I stopped and realized that I was so worried, I hadn’t noticed the front door was open.
“Leland? Are you out there?”
“Yes, come quick. Look what we found.”
This is what I saw when I rushed out—but there’s no way in the world I can ever do the picture justice with words. He was sitting on the front step with his back to the house. Exactly where I’d been that morning when he drove up. Minnie was against him with that wonderful full-bodied lean she uses when she loves someone and wants to be as close as she can possibly be. Just the two of them sitting out there on that stone step together, looking like drunken sailors, was enough to make me put a hand over my mouth and almost cry. Then I noticed she was craning her head up as far as it would go to see whatever it was Leland held in his cupped hands. The picture reminded me of a parent and child, or a teacher showing a student something interesting. I walked over and came up right behind him. Before I focused on his hands, Minnie looked at me not with her normal crazy excitement, but with calm love in those golden eyes.

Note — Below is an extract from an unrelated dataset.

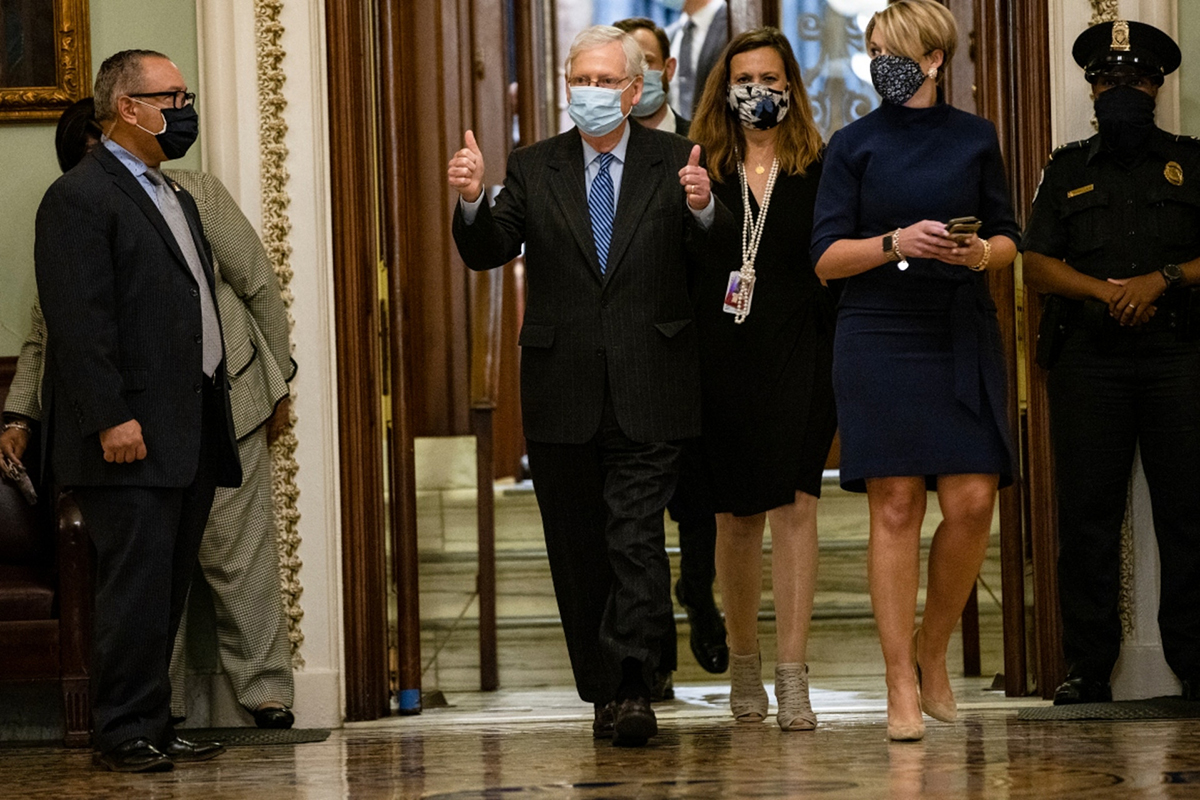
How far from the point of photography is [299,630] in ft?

There was a small gray-and-brown fur ball in Leland’s hands and I was about to say something when it slowly uncoiled from its protective tuck and stuck a tiny, shiny black nose off the edge of his fingers. Kilroy was here. That time I couldn’t stop an oh! from jumping out of my throat. It was an igel, Austria’s version of a hedgehog. It’s the cutest animal in the world, and sometimes at night, if you’re lucky, you see one tiptoeing slowly across the ground, stopping here and there to look around arid sniff. Minnie isn’t interested; if she does come across one, she’ll nose it and move on. But when you touch one, it normally tucks itself into a tight ball like a porcupine and stays there till the danger has passed. Here was my dog looking at the adorable thing as if it were a friend. And the igel was unafraid enough to come unwound and snoop around in Leland’s hand.

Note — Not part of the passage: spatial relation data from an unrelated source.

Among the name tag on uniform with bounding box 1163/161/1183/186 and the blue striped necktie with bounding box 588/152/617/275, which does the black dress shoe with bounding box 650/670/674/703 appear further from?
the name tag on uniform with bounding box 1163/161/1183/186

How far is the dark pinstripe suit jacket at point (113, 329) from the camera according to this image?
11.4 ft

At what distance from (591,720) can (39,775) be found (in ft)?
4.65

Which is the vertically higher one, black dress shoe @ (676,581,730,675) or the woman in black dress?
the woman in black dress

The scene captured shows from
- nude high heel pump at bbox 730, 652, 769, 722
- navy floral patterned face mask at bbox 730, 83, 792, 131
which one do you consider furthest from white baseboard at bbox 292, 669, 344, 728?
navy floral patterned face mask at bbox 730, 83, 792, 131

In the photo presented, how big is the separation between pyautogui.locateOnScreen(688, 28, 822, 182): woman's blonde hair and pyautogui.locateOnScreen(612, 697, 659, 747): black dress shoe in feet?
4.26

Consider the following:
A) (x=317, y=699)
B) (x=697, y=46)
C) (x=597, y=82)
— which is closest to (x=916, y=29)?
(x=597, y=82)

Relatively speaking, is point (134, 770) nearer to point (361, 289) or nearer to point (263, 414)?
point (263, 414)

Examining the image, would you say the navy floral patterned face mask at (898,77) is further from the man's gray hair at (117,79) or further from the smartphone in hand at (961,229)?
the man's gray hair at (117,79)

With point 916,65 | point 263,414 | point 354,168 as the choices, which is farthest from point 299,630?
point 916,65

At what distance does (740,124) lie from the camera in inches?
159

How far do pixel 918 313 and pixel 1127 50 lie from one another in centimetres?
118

I asked where he found it and he said it’d been on the step when he came out. I was amazed—who was this guy? Robert Capa, Indiana Jones, and Saint Francis of Assisi? He asked what the creature was called, and I told him and said I’d always wanted one for a pet. Did I want that one, he asked, but I said no; I just liked the picture of the three of them together. He turned around with a beautiful smile, then put the igel down on the ground. The little thing just waddled off in no big hurry. Minnie didn’t move, but looked back at me as if to say, “See? Did you see that?” I asked Leland how he felt and he said fine. He put a hand on Minnie’s head and she leaned into him even more. The sound of a plane swept over us, and a few seconds later its flashing lights and dark shape moved across the sky. Leland took his hand off the dog’s head and reached up. He pretended to grab the fist-sized plane and bring it down slowly. Then he opened his hand to me and said, “It’s for you.”
WYATT
My second day in Vienna I raised the dead.

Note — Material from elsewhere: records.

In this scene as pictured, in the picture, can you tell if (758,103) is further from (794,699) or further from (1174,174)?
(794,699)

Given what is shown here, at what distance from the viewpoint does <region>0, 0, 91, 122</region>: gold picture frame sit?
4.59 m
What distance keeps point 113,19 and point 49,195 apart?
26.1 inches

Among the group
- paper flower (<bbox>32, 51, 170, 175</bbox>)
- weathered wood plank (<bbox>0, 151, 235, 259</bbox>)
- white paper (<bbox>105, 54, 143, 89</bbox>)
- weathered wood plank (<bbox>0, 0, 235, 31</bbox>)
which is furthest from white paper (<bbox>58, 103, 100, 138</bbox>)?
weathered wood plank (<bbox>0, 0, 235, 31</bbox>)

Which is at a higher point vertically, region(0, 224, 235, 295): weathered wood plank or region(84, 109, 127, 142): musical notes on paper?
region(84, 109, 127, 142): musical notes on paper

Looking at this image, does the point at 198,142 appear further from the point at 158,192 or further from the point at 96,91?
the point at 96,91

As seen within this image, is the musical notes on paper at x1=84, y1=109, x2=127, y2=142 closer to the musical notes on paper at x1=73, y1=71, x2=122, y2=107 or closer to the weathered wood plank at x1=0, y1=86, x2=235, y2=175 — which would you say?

Jet lag set in right after Sophie, Caitlin, and I had dinner at a restaurant near our hotel. One minute I felt fine; the next, I was so exhausted that I didn’t know if I’d have the energy to get up from the table and stagger back to the room. I did, but once there I simply dropped my clothes on the floor and fell into bed.
At six-thirty the next morning I was wide awake and on the phone to Jesse Chapman, telling him to come get me in his car because we had to go someplace right away. He didn’t sound surprised. The only thing he asked was if it had to do with what we’d discussed the day before. Yes, it did. Come get me.
I was standing in front of the hotel when he pulled up half an hour later.
“Hi, Wyatt. What’s up?” There was an eagerness on his face and in his voice that hadn’t been there the day before.
“Do you know where the Friedhof der Namenlosen is?”